The direction of the "fall-line" and the magnitude of the acceleration are both determined by the projection of the gravitational pull vector onto the plane. If the plane has a normal vector n, then the projector operator is P( n ) = 1 - nn, where 1 is the identity operator and nn is the outer (tensor) product of the normal vector with itself. The projection of the gravitational pull vector g is simply g' = P( n ).g = (1 - nn) g = g - (n . g) n, where the dot denotes inner (dot) product. Now you only have to choose a suitable orthonormal reference frame (ex, ey, ez), where ei is a unit vector along direction i. In this reference frame:
n = nx ex + ny ey + nz ez
g = gx ex + gy ey + gz ez
The dot product n . g is then:
n . g = nx * gx + ny * gy + nz * gz
A very suitable choice of a reference frame is one where ez is collinear with n. Then nx = 0 and ny = 0 and nz = ||n|| = 1, because normal vectors are of unit length. In this frame n . g is simply gz. The components of the projection of g are then:
g'x = gx
g'y = gy
g'z = 0
The direction of g' in the XY plane can be determined by the fact that for the dot product in orthonormal reference frames a . b = ||a|| ||b|| cos(a, b), where ||a|| denotes the norm (length) of a and cos(a, b) is the cosine of the angle between a and b. If you measure the angle from the X direction, then:
g' . ex = (gx ex + gy ey) . ex = gx = ||g'|| ||ex|| cos(g', ex) = g' cos(g', ex)

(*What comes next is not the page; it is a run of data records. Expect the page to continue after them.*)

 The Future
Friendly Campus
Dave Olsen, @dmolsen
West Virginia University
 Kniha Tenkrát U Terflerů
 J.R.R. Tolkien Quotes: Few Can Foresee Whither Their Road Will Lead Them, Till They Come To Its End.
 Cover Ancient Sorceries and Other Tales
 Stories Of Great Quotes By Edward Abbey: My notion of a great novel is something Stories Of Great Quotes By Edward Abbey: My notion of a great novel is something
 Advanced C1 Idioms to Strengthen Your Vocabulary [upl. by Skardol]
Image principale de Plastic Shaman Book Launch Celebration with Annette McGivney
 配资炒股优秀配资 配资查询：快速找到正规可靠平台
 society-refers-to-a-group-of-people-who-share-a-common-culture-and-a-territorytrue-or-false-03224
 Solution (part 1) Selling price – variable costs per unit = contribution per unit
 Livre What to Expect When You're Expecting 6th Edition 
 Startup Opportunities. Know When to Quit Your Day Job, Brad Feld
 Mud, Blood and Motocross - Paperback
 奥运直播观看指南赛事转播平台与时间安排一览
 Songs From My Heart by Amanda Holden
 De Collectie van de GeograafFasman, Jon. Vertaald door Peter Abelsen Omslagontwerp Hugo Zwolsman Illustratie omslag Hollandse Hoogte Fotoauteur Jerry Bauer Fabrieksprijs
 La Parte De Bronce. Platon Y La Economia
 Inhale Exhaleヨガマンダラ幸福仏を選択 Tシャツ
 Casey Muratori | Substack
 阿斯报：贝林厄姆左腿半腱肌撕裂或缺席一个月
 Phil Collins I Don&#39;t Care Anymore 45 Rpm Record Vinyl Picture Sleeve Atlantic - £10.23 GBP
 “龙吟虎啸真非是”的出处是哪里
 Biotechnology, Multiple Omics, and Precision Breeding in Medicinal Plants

where g' = ||g'|| = sqrt(gx^2 + gy^2). The angle is simply arccos(gx/g'), i.e. arc-cosine of the ratio between the X component of the gravity pull vector and the magnitude of its projection onto the XY plane:
angle = arccos[gx / sqrt(gx^2 + gy^2)]
The magnitude of the acceleration is proportional to the magnitude of g', which is (once again):
g' = ||g'|| = sqrt(gx^2 + gy^2)
Now the nice thing is that all accelerometers measure the components of the gravity field in a reference frame that usually have ex aligned with the height (or the width) of the device, the ex aligned with the width (or the height) of the device and ez is perpendicular to the surface of the device, which matches exactly the reference frame, where ez is collinear with the plane normal. If this is not the case with your Arduino device, simply rotate the accelerometer and align it as needed.